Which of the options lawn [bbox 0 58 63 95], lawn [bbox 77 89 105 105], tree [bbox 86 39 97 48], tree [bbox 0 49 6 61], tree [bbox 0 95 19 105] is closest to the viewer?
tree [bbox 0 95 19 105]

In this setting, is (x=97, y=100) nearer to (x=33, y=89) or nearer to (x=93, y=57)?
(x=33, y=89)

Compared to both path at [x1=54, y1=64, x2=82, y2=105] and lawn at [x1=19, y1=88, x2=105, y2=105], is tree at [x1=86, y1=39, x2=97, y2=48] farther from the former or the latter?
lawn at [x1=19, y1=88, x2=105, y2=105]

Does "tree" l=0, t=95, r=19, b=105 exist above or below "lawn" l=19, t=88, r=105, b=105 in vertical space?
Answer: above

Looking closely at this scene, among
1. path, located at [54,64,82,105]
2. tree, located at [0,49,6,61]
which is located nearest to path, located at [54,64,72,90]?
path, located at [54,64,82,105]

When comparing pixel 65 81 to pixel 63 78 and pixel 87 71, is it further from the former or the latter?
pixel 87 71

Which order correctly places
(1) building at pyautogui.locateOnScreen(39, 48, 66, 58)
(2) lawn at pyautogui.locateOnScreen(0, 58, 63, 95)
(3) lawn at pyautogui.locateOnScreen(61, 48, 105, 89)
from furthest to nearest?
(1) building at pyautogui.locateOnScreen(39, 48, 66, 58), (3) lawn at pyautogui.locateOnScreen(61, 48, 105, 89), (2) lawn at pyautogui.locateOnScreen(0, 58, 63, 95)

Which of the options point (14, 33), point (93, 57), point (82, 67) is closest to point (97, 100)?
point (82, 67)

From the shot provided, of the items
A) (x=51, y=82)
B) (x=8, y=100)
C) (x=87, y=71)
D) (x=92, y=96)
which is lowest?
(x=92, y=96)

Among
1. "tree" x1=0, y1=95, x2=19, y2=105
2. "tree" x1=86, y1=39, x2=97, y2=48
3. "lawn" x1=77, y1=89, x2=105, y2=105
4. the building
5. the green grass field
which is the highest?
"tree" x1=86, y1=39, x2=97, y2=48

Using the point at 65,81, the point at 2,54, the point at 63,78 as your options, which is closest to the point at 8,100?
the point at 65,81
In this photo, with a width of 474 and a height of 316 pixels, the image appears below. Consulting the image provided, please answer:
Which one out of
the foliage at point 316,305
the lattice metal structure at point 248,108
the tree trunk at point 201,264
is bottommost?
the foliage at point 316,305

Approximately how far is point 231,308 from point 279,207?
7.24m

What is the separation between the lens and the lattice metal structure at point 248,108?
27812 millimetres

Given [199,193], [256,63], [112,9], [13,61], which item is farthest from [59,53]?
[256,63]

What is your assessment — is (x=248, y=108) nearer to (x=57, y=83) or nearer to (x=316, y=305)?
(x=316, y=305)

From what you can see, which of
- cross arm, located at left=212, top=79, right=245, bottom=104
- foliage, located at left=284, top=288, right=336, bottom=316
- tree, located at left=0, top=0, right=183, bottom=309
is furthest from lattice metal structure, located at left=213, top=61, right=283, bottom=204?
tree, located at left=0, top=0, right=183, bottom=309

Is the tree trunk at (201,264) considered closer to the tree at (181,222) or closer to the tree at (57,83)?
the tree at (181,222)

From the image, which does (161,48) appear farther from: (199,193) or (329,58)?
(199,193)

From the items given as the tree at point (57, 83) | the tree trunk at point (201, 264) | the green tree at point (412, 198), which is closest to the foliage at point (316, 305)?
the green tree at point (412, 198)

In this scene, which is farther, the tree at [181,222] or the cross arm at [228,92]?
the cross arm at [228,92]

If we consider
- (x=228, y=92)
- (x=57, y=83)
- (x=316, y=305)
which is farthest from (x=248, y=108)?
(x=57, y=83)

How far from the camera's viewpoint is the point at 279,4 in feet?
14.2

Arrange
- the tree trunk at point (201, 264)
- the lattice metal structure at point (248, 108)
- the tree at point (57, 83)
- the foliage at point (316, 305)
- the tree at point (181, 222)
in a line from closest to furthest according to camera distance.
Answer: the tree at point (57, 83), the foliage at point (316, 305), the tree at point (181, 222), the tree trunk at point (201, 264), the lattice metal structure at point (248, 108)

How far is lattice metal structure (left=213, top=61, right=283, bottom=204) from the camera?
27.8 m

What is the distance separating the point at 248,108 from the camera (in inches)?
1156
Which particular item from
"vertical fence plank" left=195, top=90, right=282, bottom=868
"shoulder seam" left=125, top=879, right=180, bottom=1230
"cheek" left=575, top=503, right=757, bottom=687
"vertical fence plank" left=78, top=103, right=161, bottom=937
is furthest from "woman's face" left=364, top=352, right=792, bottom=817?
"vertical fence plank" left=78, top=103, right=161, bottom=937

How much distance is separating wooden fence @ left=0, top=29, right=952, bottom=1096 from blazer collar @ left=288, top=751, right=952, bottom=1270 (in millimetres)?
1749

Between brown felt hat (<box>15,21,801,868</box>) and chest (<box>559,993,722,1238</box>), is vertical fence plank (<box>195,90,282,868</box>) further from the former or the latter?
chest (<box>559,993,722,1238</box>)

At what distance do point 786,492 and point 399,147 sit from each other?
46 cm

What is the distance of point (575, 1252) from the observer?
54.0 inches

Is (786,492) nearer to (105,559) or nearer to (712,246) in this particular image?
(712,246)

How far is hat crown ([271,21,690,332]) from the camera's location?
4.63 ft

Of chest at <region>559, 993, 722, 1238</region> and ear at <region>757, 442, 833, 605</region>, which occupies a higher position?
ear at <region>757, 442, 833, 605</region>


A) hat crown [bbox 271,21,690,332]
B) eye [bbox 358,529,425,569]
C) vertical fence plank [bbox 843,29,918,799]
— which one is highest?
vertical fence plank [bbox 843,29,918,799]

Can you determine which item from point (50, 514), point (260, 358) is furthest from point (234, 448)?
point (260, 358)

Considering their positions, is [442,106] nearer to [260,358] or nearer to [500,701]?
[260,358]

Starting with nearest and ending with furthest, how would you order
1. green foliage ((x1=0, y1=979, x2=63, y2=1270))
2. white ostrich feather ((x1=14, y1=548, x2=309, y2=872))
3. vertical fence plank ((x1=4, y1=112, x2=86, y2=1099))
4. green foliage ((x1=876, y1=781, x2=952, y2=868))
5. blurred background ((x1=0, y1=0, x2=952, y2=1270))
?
+ + + +
# Written task
Exactly reproduce the lines beginning with the one that contains "At what distance" and ending with the last line of the material, both included. Leave out everything else.

# The completed task
At what distance do point 786,492 and point 399,147 sit from each other?
46 cm

What is the distance of point (575, 1252) from the observer?
54.0 inches

Is (786,492) nearer to (105,559) or nearer to (712,246) in this particular image?
(712,246)

How far is hat crown ([271,21,690,332]) from the camera's location?
4.63 ft

Of chest at <region>559, 993, 722, 1238</region> and ear at <region>757, 442, 833, 605</region>, which occupies a higher position?
ear at <region>757, 442, 833, 605</region>


A) hat crown [bbox 271,21,690,332]
B) eye [bbox 358,529,425,569]
C) vertical fence plank [bbox 843,29,918,799]
— which one is highest?
vertical fence plank [bbox 843,29,918,799]

Can you determine which item from point (50, 514), point (260, 358) is furthest from point (234, 448)?
point (260, 358)

Considering their positions, is [442,106] nearer to [260,358] or nearer to [500,701]?
[260,358]

Starting with nearest and ending with furthest, how would you order
1. green foliage ((x1=0, y1=979, x2=63, y2=1270))
2. white ostrich feather ((x1=14, y1=548, x2=309, y2=872))
3. vertical fence plank ((x1=4, y1=112, x2=86, y2=1099))
4. green foliage ((x1=876, y1=781, x2=952, y2=868))
5. blurred background ((x1=0, y1=0, x2=952, y2=1270))
?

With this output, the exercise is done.